Collected data entries:
◇ ◇ ◇ ◇ ◇

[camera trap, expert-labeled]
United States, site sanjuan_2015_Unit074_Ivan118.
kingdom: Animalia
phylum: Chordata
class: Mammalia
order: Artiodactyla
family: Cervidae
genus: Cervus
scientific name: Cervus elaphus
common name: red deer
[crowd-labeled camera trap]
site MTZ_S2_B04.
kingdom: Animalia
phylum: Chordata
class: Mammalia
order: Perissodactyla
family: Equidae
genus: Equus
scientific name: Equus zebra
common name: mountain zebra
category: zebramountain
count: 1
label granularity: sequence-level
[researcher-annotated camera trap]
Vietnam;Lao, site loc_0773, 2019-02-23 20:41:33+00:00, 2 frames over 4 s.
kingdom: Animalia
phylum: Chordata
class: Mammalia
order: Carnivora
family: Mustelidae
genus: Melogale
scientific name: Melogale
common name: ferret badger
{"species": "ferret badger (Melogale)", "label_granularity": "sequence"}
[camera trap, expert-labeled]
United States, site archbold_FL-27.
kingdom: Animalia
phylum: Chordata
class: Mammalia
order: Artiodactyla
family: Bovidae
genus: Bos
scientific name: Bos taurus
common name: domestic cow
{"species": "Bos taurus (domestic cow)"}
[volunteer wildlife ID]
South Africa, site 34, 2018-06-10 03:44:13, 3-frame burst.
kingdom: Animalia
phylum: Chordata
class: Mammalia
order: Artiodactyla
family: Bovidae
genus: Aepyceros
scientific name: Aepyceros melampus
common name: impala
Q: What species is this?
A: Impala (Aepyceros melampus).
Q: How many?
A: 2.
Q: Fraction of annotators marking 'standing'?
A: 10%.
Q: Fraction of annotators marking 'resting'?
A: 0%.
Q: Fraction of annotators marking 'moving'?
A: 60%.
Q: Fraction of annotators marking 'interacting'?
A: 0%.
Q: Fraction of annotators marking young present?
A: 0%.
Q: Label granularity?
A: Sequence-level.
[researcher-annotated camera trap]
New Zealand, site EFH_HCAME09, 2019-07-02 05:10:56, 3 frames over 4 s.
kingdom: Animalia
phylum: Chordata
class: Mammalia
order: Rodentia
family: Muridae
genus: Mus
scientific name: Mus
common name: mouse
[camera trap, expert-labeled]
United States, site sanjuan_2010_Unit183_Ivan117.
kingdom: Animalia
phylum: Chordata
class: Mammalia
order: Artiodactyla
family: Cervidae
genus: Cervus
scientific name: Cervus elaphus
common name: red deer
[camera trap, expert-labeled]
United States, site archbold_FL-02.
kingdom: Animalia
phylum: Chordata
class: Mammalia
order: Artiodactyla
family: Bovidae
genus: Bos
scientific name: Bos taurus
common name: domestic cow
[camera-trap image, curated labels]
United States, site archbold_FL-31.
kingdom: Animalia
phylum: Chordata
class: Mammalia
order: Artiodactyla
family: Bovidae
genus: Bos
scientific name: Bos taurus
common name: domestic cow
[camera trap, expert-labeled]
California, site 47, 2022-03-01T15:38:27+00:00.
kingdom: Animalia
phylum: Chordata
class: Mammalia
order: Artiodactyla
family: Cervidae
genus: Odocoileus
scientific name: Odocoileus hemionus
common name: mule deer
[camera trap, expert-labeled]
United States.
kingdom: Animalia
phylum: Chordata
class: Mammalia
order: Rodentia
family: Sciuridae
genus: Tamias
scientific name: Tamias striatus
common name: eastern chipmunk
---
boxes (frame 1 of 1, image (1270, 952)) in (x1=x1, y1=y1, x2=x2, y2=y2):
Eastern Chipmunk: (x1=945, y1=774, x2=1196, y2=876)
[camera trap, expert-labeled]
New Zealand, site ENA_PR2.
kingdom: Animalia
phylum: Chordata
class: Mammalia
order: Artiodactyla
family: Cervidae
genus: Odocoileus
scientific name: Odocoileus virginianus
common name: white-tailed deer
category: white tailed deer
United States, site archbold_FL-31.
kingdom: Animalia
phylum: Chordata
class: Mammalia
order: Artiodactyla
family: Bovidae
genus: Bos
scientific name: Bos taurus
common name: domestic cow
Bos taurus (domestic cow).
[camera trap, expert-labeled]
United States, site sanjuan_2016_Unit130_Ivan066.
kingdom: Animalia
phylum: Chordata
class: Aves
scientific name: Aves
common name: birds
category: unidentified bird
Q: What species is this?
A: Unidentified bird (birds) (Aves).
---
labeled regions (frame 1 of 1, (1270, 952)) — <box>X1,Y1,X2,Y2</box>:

◇ ◇ ◇ ◇ ◇

#### Exercise:
All of the entries above need to be reproduced verbatim.

#### Written solution:
[camera trap, expert-labeled]
United States, site sanjuan_2015_Unit074_Ivan118.
kingdom: Animalia
phylum: Chordata
class: Mammalia
order: Artiodactyla
family: Cervidae
genus: Cervus
scientific name: Cervus elaphus
common name: red deer
[crowd-labeled camera trap]
site MTZ_S2_B04.
kingdom: Animalia
phylum: Chordata
class: Mammalia
order: Perissodactyla
family: Equidae
genus: Equus
scientific name: Equus zebra
common name: mountain zebra
category: zebramountain
count: 1
label granularity: sequence-level
[researcher-annotated camera trap]
Vietnam;Lao, site loc_0773, 2019-02-23 20:41:33+00:00, 2 frames over 4 s.
kingdom: Animalia
phylum: Chordata
class: Mammalia
order: Carnivora
family: Mustelidae
genus: Melogale
scientific name: Melogale
common name: ferret badger
{"species": "ferret badger (Melogale)", "label_granularity": "sequence"}
[camera trap, expert-labeled]
United States, site archbold_FL-27.
kingdom: Animalia
phylum: Chordata
class: Mammalia
order: Artiodactyla
family: Bovidae
genus: Bos
scientific name: Bos taurus
common name: domestic cow
{"species": "Bos taurus (domestic cow)"}
[volunteer wildlife ID]
South Africa, site 34, 2018-06-10 03:44:13, 3-frame burst.
kingdom: Animalia
phylum: Chordata
class: Mammalia
order: Artiodactyla
family: Bovidae
genus: Aepyceros
scientific name: Aepyceros melampus
common name: impala
Q: What species is this?
A: Impala (Aepyceros melampus).
Q: How many?
A: 2.
Q: Fraction of annotators marking 'standing'?
A: 10%.
Q: Fraction of annotators marking 'resting'?
A: 0%.
Q: Fraction of annotators marking 'moving'?
A: 60%.
Q: Fraction of annotators marking 'interacting'?
A: 0%.
Q: Fraction of annotators marking young present?
A: 0%.
Q: Label granularity?
A: Sequence-level.
[researcher-annotated camera trap]
New Zealand, site EFH_HCAME09, 2019-07-02 05:10:56, 3 frames over 4 s.
kingdom: Animalia
phylum: Chordata
class: Mammalia
order: Rodentia
family: Muridae
genus: Mus
scientific name: Mus
common name: mouse
[camera trap, expert-labeled]
United States, site sanjuan_2010_Unit183_Ivan117.
kingdom: Animalia
phylum: Chordata
class: Mammalia
order: Artiodactyla
family: Cervidae
genus: Cervus
scientific name: Cervus elaphus
common name: red deer
[camera trap, expert-labeled]
United States, site archbold_FL-02.
kingdom: Animalia
phylum: Chordata
class: Mammalia
order: Artiodactyla
family: Bovidae
genus: Bos
scientific name: Bos taurus
common name: domestic cow
[camera-trap image, curated labels]
United States, site archbold_FL-31.
kingdom: Animalia
phylum: Chordata
class: Mammalia
order: Artiodactyla
family: Bovidae
genus: Bos
scientific name: Bos taurus
common name: domestic cow
[camera trap, expert-labeled]
California, site 47, 2022-03-01T15:38:27+00:00.
kingdom: Animalia
phylum: Chordata
class: Mammalia
order: Artiodactyla
family: Cervidae
genus: Odocoileus
scientific name: Odocoileus hemionus
common name: mule deer
[camera trap, expert-labeled]
United States.
kingdom: Animalia
phylum: Chordata
class: Mammalia
order: Rodentia
family: Sciuridae
genus: Tamias
scientific name: Tamias striatus
common name: eastern chipmunk
---
boxes (frame 1 of 1, image (1270, 952)) in (x1=x1, y1=y1, x2=x2, y2=y2):
Eastern Chipmunk: (x1=945, y1=774, x2=1196, y2=876)
[camera trap, expert-labeled]
New Zealand, site ENA_PR2.
kingdom: Animalia
phylum: Chordata
class: Mammalia
order: Artiodactyla
family: Cervidae
genus: Odocoileus
scientific name: Odocoileus virginianus
common name: white-tailed deer
category: white tailed deer
United States, site archbold_FL-31.
kingdom: Animalia
phylum: Chordata
class: Mammalia
order: Artiodactyla
family: Bovidae
genus: Bos
scientific name: Bos taurus
common name: domestic cow
Bos taurus (domestic cow).
[camera trap, expert-labeled]
United States, site sanjuan_2016_Unit130_Ivan066.
kingdom: Animalia
phylum: Chordata
class: Aves
scientific name: Aves
common name: birds
category: unidentified bird
Q: What species is this?
A: Unidentified bird (birds) (Aves).
---
labeled regions (frame 1 of 1, (1270, 952)) — <box>X1,Y1,X2,Y2</box>:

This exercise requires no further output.